• [WORK ITEM]
For this exercise, report every line of the material that includes "видеомонтаж".

• [DATASET ENTRIES]

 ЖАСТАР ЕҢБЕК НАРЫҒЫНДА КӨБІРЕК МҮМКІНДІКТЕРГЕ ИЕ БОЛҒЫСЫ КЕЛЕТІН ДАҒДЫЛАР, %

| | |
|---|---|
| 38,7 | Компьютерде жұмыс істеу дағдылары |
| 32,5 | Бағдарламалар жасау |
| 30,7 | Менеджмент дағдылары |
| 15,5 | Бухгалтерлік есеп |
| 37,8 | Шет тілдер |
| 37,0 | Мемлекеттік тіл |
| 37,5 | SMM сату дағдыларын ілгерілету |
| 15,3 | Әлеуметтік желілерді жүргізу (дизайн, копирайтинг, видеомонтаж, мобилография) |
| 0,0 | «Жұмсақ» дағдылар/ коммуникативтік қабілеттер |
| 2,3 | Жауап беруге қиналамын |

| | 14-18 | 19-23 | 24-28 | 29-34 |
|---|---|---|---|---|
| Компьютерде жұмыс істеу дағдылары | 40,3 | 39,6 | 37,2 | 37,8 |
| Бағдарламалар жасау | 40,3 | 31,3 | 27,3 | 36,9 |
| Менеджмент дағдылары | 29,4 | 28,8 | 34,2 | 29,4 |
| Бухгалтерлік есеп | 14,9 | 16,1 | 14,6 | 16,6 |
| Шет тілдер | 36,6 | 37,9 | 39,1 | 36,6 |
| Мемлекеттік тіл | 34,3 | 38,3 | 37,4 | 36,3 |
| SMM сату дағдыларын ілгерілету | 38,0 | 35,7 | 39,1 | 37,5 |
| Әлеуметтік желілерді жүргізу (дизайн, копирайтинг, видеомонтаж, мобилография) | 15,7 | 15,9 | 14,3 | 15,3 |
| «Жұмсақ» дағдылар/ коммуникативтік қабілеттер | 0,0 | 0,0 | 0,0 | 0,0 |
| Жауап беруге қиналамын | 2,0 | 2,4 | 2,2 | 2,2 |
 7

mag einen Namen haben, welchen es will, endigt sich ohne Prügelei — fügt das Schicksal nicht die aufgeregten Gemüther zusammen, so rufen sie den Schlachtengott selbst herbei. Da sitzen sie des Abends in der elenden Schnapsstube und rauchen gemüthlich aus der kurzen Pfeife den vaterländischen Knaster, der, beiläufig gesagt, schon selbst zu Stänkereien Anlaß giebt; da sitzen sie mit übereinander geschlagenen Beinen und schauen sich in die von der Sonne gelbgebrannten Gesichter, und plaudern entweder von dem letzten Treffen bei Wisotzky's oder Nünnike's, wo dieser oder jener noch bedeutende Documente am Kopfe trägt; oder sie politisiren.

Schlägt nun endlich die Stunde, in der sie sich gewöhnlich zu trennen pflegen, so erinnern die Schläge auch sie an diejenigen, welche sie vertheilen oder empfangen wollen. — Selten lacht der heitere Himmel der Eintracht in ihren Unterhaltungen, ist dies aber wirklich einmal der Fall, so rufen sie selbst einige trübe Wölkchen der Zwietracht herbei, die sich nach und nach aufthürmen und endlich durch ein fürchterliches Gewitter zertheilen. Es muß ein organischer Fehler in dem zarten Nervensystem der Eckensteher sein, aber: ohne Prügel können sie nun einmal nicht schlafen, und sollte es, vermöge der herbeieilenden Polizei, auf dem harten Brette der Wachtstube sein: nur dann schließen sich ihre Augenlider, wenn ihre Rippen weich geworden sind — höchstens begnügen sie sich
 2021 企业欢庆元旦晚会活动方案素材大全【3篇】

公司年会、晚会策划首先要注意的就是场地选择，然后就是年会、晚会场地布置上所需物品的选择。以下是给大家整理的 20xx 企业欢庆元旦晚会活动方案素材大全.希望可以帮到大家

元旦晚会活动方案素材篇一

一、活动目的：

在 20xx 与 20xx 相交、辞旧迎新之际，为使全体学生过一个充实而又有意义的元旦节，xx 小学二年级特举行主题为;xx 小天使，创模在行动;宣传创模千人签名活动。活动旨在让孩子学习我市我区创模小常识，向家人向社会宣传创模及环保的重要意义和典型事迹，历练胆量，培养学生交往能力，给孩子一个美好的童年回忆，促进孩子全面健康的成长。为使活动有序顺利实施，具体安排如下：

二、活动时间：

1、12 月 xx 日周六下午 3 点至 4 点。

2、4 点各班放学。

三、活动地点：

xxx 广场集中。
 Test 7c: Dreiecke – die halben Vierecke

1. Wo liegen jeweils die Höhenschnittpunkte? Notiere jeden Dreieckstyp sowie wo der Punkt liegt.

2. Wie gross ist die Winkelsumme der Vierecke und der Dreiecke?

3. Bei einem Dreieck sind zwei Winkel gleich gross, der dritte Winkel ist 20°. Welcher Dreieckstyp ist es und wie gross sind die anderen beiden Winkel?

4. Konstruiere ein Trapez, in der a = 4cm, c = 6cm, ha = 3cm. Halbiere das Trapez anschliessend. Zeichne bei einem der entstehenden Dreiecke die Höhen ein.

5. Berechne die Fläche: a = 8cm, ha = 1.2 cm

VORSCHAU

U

• [SOLUTION TO THIS TASK]
| 15,3 | Әлеуметтік желілерді жүргізу (дизайн, копирайтинг, видеомонтаж, мобилография) |
| Әлеуметтік желілерді жүргізу (дизайн, копирайтинг, видеомонтаж, мобилография) | 15,7 | 15,9 | 14,3 | 15,3 |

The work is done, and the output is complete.